## Goals
1 – In the Risilience announcement, which measures does it say various governments have taken to deprioritise decarbonisation efforts?
2 – Reproduce a passage of the Risilience announcement, renaming "global businesses" to "multinational firms": begin at the words "January 2026: Despite" and stop after "next five years.".

## Text section
[BEGIN]
January 2026: New Risilience analysis shows climate-related transition risks are the most immediate threat facing global organisations.
January 2026: Despite the slowdown of policymakers tackling greenhouse gas emissions, new Risilience data reveals that global businesses still face financially material transition risks in the next five years.
“The transition to a low-carbon economy represents one of the most disruptive changes businesses have faced in decades. Slower national decarbonisation efforts by policymakers have not made a material difference to the challenges faced by multinational companies”
Dr Andrew Coburn, CEO Risilience
During the past year, various governments around the world have deprioritised efforts to decarbonise energy and economic systems by extending target deadlines and reducing investments and incentives. This has extended the world’s “decarbonisation pathway” and made a warmer world more likely.
[END]
## Material shown
[BEGIN]
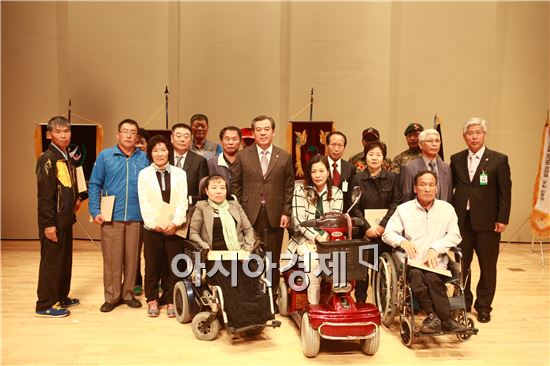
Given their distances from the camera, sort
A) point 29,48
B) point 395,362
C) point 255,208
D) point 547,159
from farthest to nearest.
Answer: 1. point 29,48
2. point 547,159
3. point 255,208
4. point 395,362

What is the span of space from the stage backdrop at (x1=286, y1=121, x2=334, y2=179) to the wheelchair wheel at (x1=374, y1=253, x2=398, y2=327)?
210 centimetres

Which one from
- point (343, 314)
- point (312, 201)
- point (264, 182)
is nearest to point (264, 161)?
point (264, 182)

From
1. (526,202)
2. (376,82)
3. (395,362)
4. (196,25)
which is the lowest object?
(395,362)

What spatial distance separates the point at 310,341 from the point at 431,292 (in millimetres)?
822

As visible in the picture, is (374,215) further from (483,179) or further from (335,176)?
(483,179)

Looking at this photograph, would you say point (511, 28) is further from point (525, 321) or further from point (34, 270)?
point (34, 270)

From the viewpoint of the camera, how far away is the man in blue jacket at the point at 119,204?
4.07m

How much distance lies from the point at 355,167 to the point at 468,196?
2.98 feet

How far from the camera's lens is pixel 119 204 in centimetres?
409

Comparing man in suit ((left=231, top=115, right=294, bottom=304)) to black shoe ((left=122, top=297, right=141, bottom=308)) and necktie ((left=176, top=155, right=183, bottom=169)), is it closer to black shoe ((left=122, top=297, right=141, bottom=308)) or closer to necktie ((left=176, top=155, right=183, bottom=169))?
necktie ((left=176, top=155, right=183, bottom=169))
[END]
## Solutions
1 –
- Extending target deadlines
- Reducing investments
- Reducing incentives

2 –
January 2026: Despite the slowdown of policymakers tackling greenhouse gas emissions, new Risilience data reveals that multinational firms still face financially material transition risks in the next five years.